## What needs to be done
Count the lines that contain the string "Curry" in the records beneath, and respond with the number only.

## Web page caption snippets
◆ ◆ ◆ ◆

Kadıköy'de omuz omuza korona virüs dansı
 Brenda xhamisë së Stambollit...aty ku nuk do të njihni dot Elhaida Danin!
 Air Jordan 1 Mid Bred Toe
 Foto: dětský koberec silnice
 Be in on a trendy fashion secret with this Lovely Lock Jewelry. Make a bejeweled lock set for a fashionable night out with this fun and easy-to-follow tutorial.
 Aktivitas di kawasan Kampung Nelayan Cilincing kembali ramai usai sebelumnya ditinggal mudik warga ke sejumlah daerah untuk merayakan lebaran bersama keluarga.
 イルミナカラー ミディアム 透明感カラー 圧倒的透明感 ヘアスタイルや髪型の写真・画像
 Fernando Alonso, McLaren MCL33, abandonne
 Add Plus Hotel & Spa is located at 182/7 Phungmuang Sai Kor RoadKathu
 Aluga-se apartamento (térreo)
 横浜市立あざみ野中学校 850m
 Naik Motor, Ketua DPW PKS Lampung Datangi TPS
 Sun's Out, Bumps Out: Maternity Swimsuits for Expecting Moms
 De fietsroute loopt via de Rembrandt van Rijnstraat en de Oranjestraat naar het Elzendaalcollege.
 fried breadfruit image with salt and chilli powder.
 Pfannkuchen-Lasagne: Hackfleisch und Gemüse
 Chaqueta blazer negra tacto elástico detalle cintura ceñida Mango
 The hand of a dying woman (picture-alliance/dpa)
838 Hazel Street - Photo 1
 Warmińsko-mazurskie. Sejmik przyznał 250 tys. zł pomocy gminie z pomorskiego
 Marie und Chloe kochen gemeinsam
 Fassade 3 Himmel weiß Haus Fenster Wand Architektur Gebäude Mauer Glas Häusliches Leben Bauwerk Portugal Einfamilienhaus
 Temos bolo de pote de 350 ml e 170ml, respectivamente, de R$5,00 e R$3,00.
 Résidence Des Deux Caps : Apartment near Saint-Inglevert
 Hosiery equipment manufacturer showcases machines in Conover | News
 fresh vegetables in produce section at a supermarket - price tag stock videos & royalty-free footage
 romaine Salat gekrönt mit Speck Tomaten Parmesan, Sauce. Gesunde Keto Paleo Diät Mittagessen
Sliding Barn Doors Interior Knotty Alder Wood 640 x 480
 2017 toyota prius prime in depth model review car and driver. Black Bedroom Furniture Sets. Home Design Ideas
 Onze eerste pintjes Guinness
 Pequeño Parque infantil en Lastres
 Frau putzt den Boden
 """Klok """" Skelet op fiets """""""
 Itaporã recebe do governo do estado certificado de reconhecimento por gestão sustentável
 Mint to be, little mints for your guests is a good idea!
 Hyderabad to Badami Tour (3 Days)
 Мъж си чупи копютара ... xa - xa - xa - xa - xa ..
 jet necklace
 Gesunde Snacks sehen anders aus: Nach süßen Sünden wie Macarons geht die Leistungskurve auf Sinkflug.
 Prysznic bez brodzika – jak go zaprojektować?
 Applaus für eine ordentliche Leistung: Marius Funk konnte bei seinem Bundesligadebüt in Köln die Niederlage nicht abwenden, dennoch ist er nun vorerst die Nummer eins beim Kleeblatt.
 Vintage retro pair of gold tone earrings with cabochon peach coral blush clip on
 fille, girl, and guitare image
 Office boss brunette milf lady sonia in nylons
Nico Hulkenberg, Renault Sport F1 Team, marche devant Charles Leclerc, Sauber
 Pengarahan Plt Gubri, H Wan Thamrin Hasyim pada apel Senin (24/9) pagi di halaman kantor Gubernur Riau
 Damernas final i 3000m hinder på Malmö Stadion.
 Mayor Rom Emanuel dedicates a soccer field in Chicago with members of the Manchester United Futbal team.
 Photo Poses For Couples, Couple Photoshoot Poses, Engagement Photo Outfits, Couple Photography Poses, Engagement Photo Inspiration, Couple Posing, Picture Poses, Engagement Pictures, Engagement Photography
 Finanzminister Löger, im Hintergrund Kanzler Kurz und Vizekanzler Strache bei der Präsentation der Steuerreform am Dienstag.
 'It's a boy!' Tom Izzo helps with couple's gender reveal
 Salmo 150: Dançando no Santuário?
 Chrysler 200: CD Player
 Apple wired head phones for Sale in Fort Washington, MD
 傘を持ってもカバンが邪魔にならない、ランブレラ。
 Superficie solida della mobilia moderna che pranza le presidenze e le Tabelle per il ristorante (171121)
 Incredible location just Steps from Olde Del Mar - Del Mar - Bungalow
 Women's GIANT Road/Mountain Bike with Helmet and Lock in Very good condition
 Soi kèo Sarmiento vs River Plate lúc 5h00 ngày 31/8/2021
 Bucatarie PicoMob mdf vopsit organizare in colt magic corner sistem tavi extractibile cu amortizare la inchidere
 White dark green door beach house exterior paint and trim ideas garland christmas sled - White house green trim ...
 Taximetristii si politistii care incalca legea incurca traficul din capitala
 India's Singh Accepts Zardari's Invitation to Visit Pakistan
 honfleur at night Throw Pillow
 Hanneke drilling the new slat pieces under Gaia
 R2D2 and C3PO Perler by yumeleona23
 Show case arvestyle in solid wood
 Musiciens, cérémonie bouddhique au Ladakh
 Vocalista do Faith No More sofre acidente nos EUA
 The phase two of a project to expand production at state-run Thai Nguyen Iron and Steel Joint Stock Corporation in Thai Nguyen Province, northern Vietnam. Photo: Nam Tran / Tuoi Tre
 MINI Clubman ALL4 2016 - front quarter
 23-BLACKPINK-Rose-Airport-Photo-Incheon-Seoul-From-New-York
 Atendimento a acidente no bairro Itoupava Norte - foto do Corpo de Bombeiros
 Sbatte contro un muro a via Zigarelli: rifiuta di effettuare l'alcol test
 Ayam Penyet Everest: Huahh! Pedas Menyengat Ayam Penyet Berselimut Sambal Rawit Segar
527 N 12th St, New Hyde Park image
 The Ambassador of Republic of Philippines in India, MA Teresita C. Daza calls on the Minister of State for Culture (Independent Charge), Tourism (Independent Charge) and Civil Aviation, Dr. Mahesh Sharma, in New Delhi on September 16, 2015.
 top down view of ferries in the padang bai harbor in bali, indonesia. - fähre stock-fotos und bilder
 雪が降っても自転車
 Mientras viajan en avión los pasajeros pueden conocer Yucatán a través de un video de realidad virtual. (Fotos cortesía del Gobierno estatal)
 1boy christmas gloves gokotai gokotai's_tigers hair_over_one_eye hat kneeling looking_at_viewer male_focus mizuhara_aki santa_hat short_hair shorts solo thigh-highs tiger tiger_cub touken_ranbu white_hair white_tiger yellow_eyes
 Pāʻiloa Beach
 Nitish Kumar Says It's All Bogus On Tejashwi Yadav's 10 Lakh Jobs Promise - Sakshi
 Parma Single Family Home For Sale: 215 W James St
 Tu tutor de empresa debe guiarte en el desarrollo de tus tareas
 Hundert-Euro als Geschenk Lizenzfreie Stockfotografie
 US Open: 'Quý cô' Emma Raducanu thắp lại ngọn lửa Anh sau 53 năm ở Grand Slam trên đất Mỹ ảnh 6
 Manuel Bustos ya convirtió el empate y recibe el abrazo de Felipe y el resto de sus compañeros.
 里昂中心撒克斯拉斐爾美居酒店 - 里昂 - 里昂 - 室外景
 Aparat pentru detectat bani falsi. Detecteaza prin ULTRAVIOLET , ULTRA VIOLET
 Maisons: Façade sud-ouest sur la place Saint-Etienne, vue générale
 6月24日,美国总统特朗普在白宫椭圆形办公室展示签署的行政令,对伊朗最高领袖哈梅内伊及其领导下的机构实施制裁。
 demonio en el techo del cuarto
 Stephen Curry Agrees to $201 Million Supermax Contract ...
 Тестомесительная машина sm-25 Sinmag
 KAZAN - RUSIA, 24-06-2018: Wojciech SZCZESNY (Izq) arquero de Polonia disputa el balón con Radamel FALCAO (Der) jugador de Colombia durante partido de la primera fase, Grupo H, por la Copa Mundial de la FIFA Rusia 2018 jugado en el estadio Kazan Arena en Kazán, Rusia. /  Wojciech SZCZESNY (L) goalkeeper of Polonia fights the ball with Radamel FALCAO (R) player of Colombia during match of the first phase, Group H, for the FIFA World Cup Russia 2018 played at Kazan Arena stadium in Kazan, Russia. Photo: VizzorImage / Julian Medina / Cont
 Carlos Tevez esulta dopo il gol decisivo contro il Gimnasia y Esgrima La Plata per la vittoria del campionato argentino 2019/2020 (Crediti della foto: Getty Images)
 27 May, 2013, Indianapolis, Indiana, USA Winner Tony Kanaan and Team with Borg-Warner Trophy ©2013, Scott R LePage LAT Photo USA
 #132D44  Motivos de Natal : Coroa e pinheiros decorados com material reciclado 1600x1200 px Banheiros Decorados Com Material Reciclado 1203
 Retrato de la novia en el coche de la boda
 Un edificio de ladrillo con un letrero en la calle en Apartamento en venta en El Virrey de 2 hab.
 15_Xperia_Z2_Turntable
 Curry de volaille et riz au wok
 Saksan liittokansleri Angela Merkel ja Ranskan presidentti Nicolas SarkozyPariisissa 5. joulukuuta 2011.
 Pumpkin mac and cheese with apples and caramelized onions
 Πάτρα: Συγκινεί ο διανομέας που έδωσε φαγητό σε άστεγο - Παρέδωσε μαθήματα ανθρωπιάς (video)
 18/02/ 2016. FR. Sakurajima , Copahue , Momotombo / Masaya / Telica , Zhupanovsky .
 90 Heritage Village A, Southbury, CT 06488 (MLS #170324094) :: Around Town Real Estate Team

◆ ◆ ◆ ◆

## Solved exercise
2